RECORDS SHOWN >>
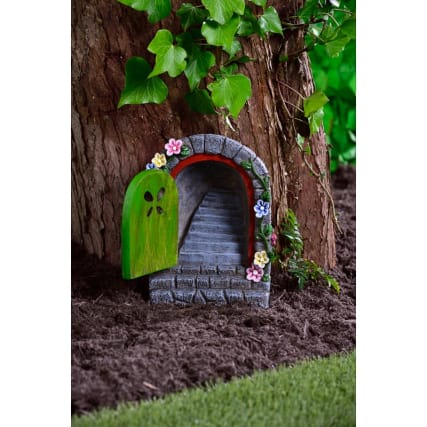342064-solar-resin-fairy-door-with-staircase-green-2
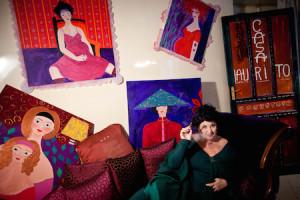 Marisa Laurito con alcune delle opere in mostra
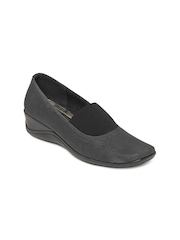 Inc 5 Women Black Leather Wedges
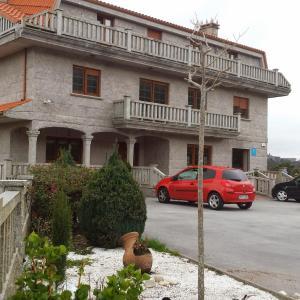 Hotel Pictures: Alojamientos A Pedra, Dumbría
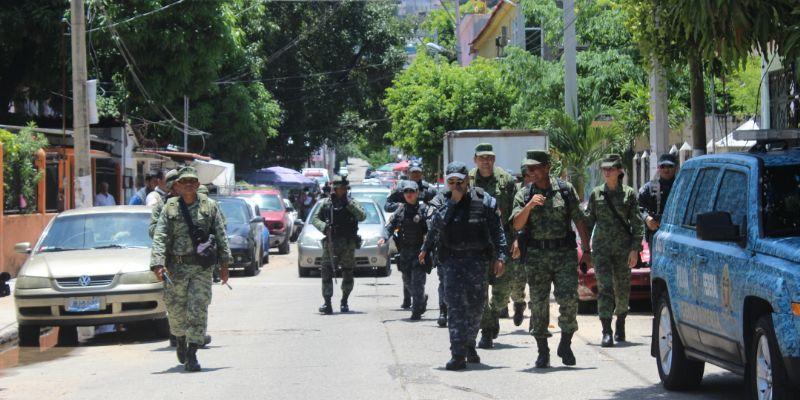 Recorren soldados y policías calles y playas de Acapulco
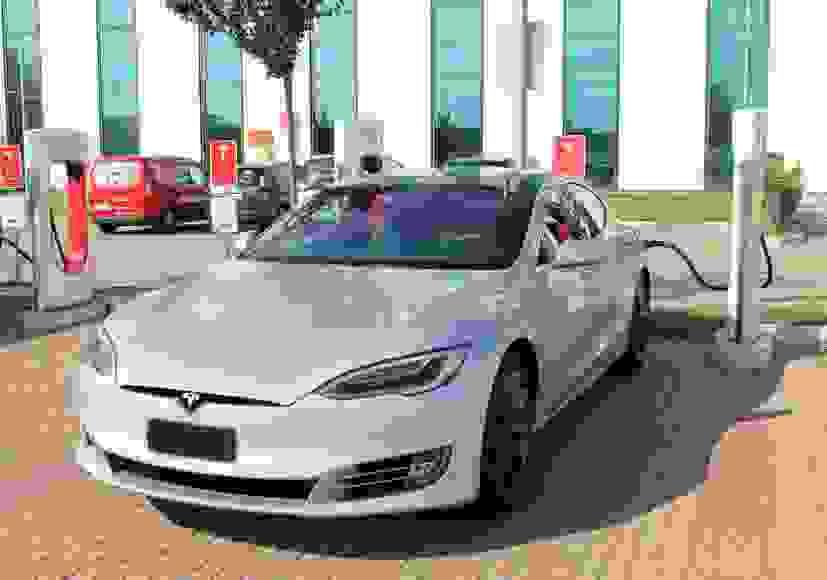 Alquiler Tesla Model S P100DL en Roma
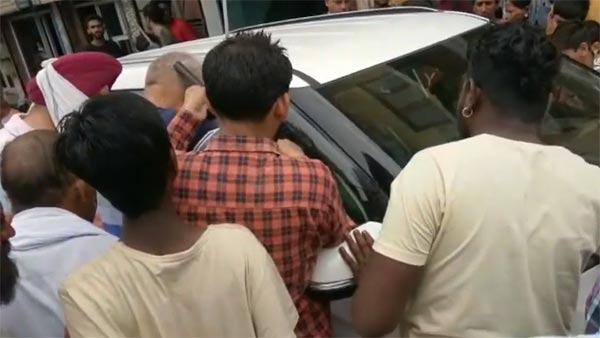 காருக்குள் சிக்கிய சிறுவன் 2 மணி நேர போராட்டத்திற்கு பின் மீட்பு...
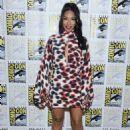 Candice Patton – 'The Flash' Press Line at Comic Con San Diego 2019 - 454 x 637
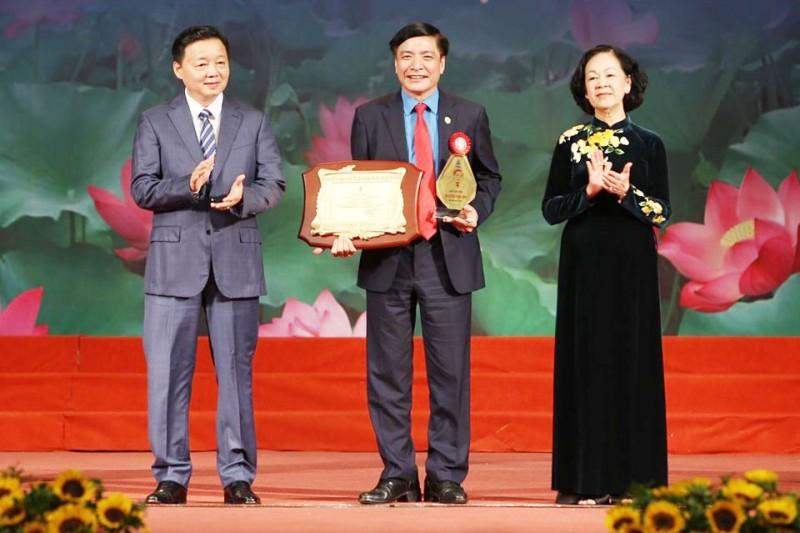 Chủ tịch Tổng Liên đoàn Bùi Văn Cường vinh dự nhận Giải thưởng Nguyễn Văn Linh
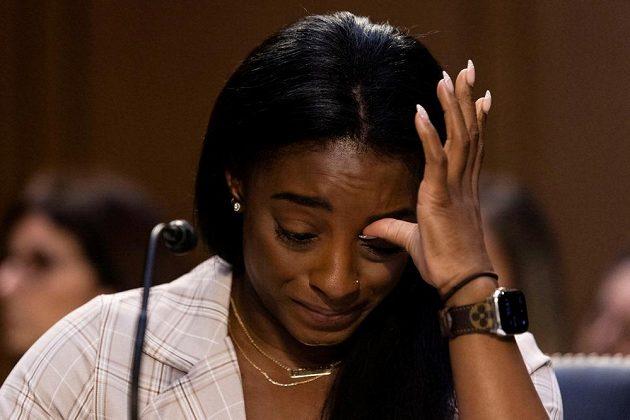 Simone Bilesová nezvládla příval emocí a rozplakala se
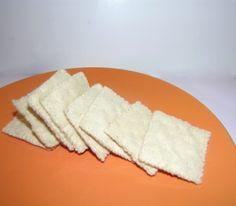 Felt food saltine crackers.  Tutorial by American Felt & Craft.  #toys #felt #food #crackers
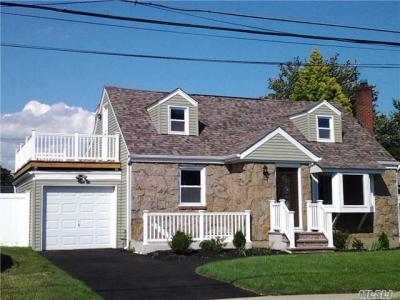 Photo of 295 Oltmann Rd, East Meadow, NY 11554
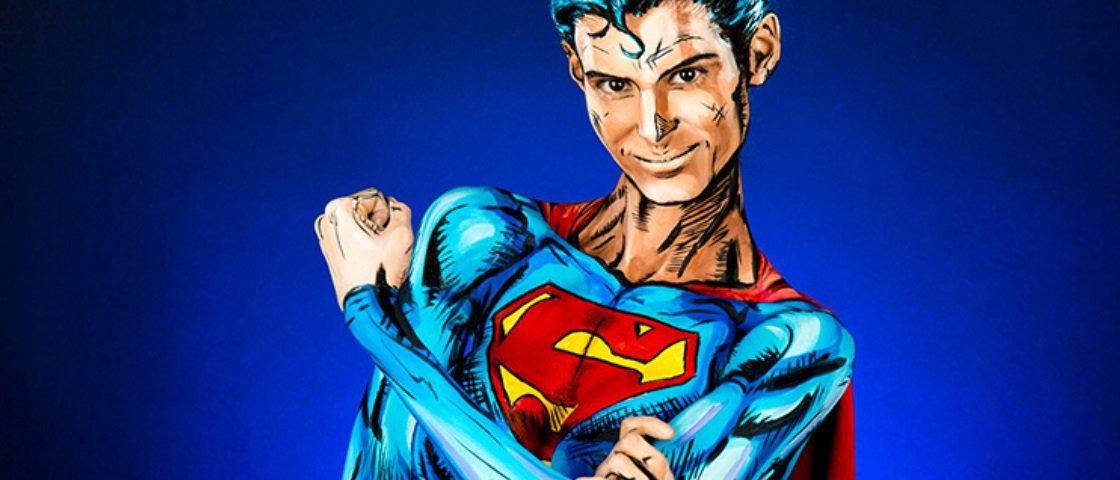 Veja esta mulher se transformar no Super-Homem apenas com pintura corporal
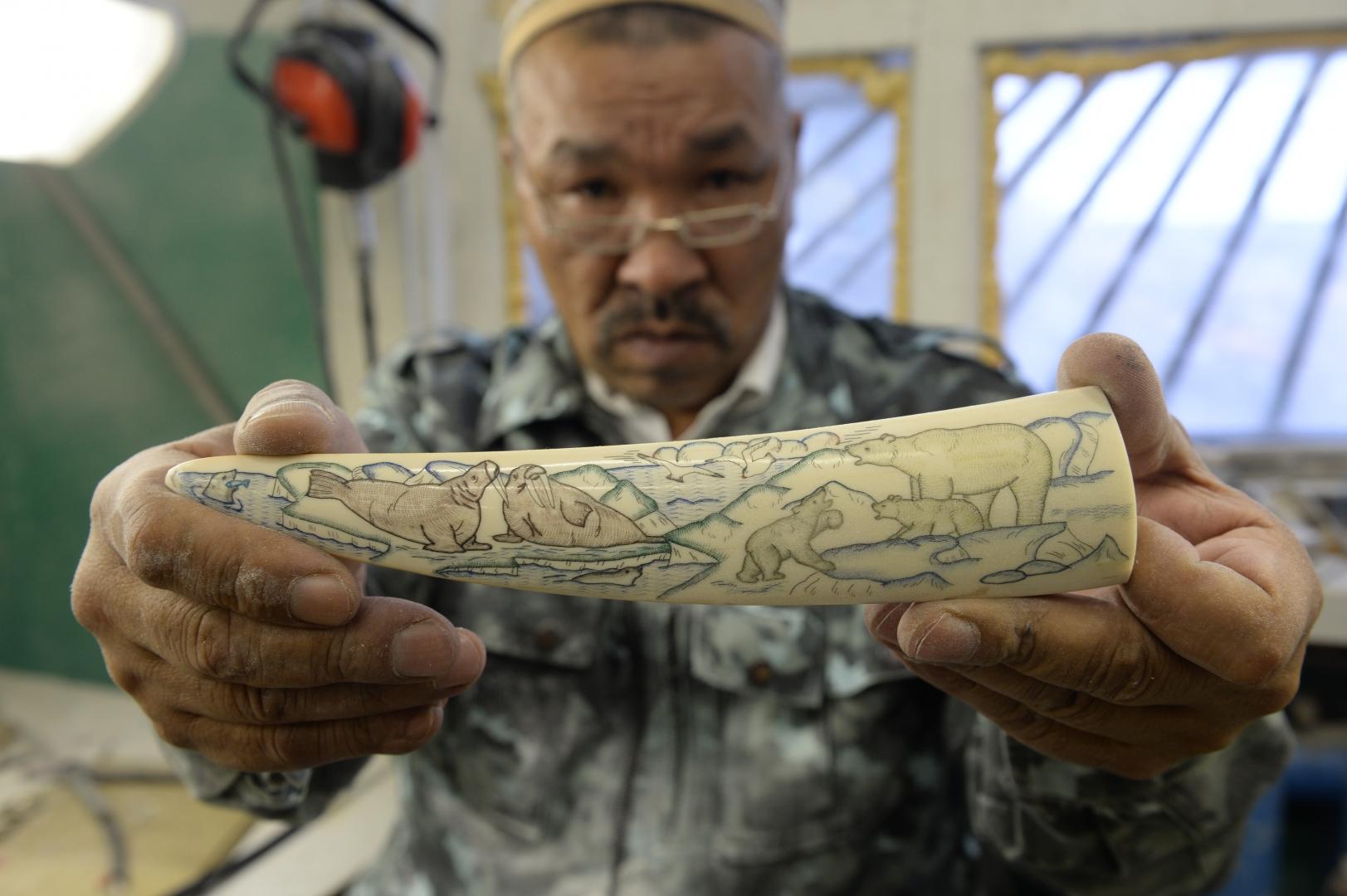 В лоринской художественной мастерской мастера демонстрируют свои сувенирные изделия, сделанные на клыке моржа
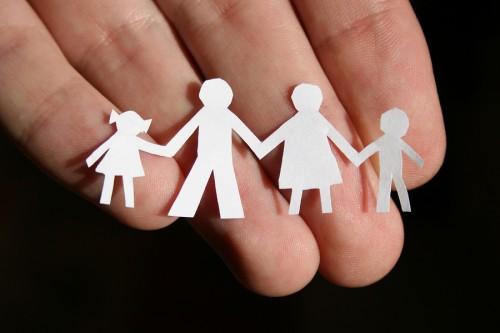 """фото Благотворительный фонд """"Константа"""" призывает неравнодушных граждан присоединиться к благотворительному проекту """"Ребенок в семье"""""""
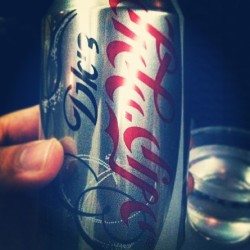 So this is diet coke, she says. Okay then ;) #coke #diet #cocacola #silver #drink #caffeine #airport #cola #travel #soda #drink #beverage #language #mystery #enigma #fun (at Newark Airport Terminal A)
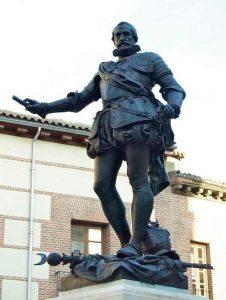 Estatua de Álvaro de Bazán en la Plaza de la Villa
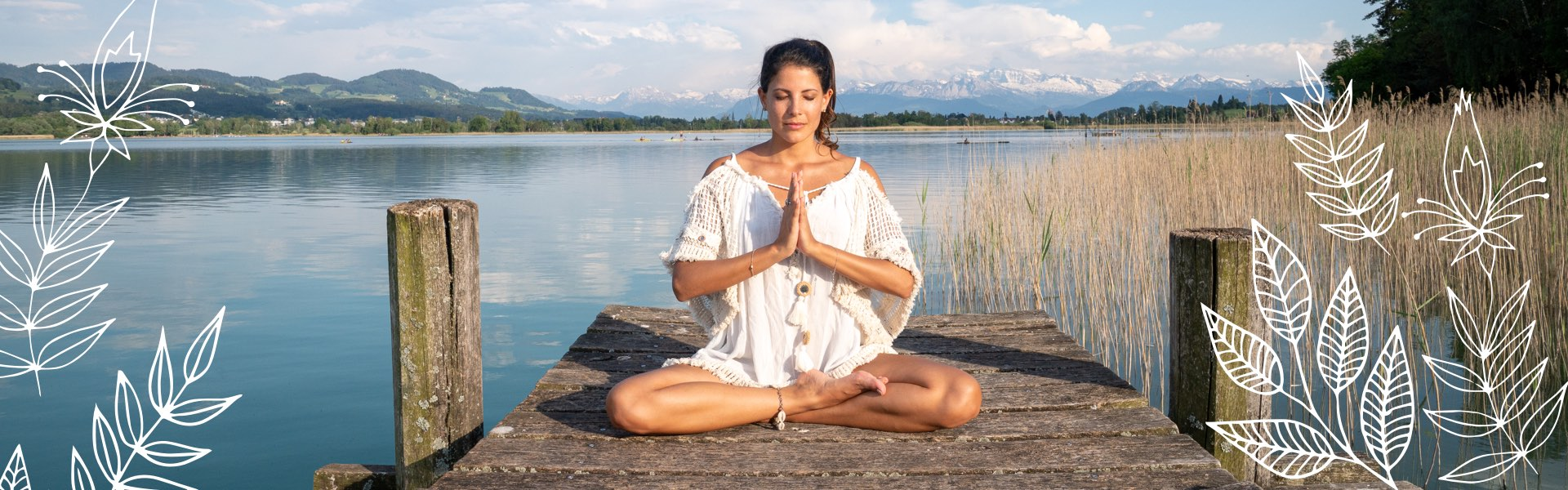 Entspannung am Wasser – Frau sitzend auf Steg in Joga-Position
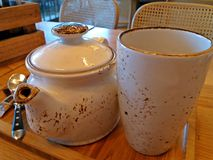 Χρόνος τσαγιού με ένα ειδικό teapot και τσαγιού φλυτζάνι Στοκ Εικόνες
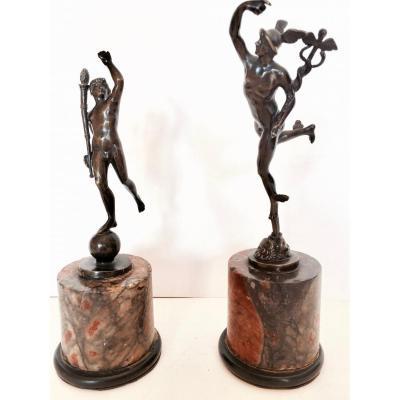 Paire De Statuettes En Bronze à l'Antique XIX ème Siècle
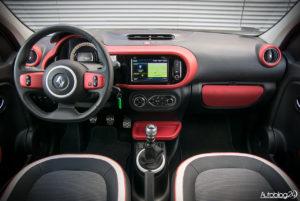 Renault Twingo - środek - 01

TASK GOAL >>
Make an exact copy of the listing above, omitting the pictures.

YOUR SOLUTION >>
342064-solar-resin-fairy-door-with-staircase-green-2
 Marisa Laurito con alcune delle opere in mostra
 Inc 5 Women Black Leather Wedges
 Hotel Pictures: Alojamientos A Pedra, Dumbría
 Recorren soldados y policías calles y playas de Acapulco
 Alquiler Tesla Model S P100DL en Roma
 காருக்குள் சிக்கிய சிறுவன் 2 மணி நேர போராட்டத்திற்கு பின் மீட்பு...
 Candice Patton – 'The Flash' Press Line at Comic Con San Diego 2019 - 454 x 637
 Chủ tịch Tổng Liên đoàn Bùi Văn Cường vinh dự nhận Giải thưởng Nguyễn Văn Linh
 Simone Bilesová nezvládla příval emocí a rozplakala se
 Felt food saltine crackers.  Tutorial by American Felt & Craft.  #toys #felt #food #crackers
 Photo of 295 Oltmann Rd, East Meadow, NY 11554
 Veja esta mulher se transformar no Super-Homem apenas com pintura corporal
 В лоринской художественной мастерской мастера демонстрируют свои сувенирные изделия, сделанные на клыке моржа
 """фото Благотворительный фонд """"Константа"""" призывает неравнодушных граждан присоединиться к благотворительному проекту """"Ребенок в семье"""""""
 So this is diet coke, she says. Okay then ;) #coke #diet #cocacola #silver #drink #caffeine #airport #cola #travel #soda #drink #beverage #language #mystery #enigma #fun (at Newark Airport Terminal A)
 Estatua de Álvaro de Bazán en la Plaza de la Villa
 Entspannung am Wasser – Frau sitzend auf Steg in Joga-Position
 Χρόνος τσαγιού με ένα ειδικό teapot και τσαγιού φλυτζάνι Στοκ Εικόνες
 Paire De Statuettes En Bronze à l'Antique XIX ème Siècle
 Renault Twingo - środek - 01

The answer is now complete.